The labour market is showing few signs of cooling as surging immigration has led to a lift in employment.
Monthly figures show total filled jobs increased 0.6 percent last month on March, to be up 3.8 percent on a year ago, the fastest rate of growth in more than a year.
Westpac senior economist Michael Gordon said firms may be playing catch up and were clearly still in hiring mode, which would underpin economic activity.
"The most timely data on the labour market is not flashing any recessionary signals yet - if anything just the opposite."
The relaxing of visa rules had helped to boost the workforce and alleviate labour shortages, Gordon said, but the current rate of immigration was running at an annual rate equivalent to 100,000.
The Reserve Bank (RBNZ) for now would have to watch how the numbers pan out, he said but it would not be happy if it were to persist and hold up economic activity at a time when it is forecasting a slowing economy, even a short, shallow recession and a rise in unemployment.

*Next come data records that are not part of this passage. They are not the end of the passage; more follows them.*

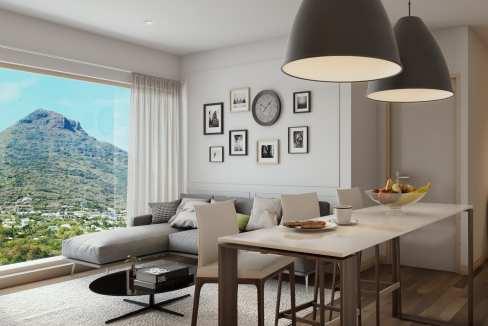 Vendre un bien immobilier! Vous désirez vendre un bien immobilier (appartement, maison, terrain, commerce, ) contactez nous Immobilier Swiss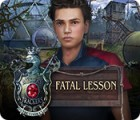 Mystery Trackers: Fatal Lesson spil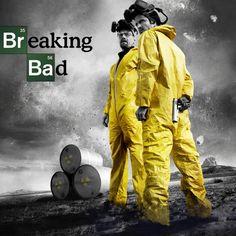 Breaking Bad (AMC) with Bryan Cranston, Anna Gunn, Aaron Paul. It's always good to be bad. Breaking Bad 3, Breaking Bad Poster, Affiche Breaking Bad, Gus Fring, Jesse Pinkman, Aaron Paul, Bryan Cranston, Walter White, Valar Morghulis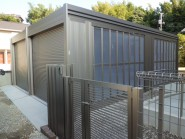 既存を再利用した日本庭園の外構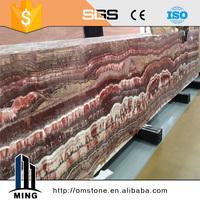 New Red Onyx Marble Flooring tile naturel stone price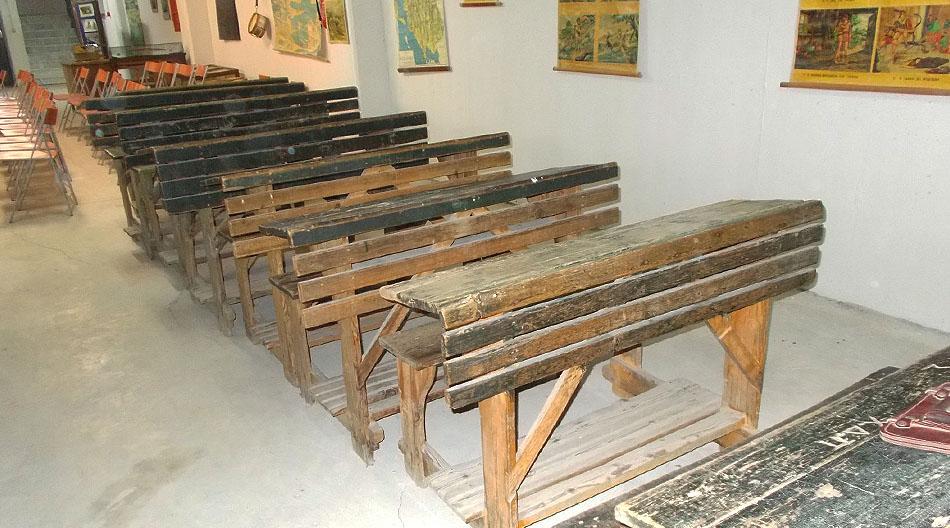 Μουσείο Σχολικής Ζωής Γόννοι Δ. Τεμπών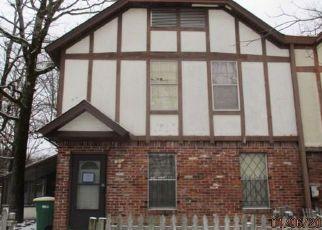 Casa en ejecución hipotecaria in North Little Rock, AR, 72114,  FALLING CREEK DR ID: F4120606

Last week's monetary policy statement, in which the RBNZ signalled an end to more interest rate rises, forecast the current 3.4 percent unemployment rate to rise to 4.6 percent by the end of this year, peaking at 5.4 percent through much of 2025.
"There's really not a lot of wiggle room for them to wait around. I think there are risks that they will have to do more in this cycle, how much is very much up in the air around how long this migration boom persists and how it manifests in inflation pressures," Gordon said.
Last week the RBNZ said it was still uncertain about the overall impact of immigration, between reducing labour market pressures and wages on one hand and stoking demand for goods and services, which could inflationary, on the other.
The strongest annual growth in jobs was in hospitality, followed by logistics industries, with the highest growth in Auckland and Canterbury.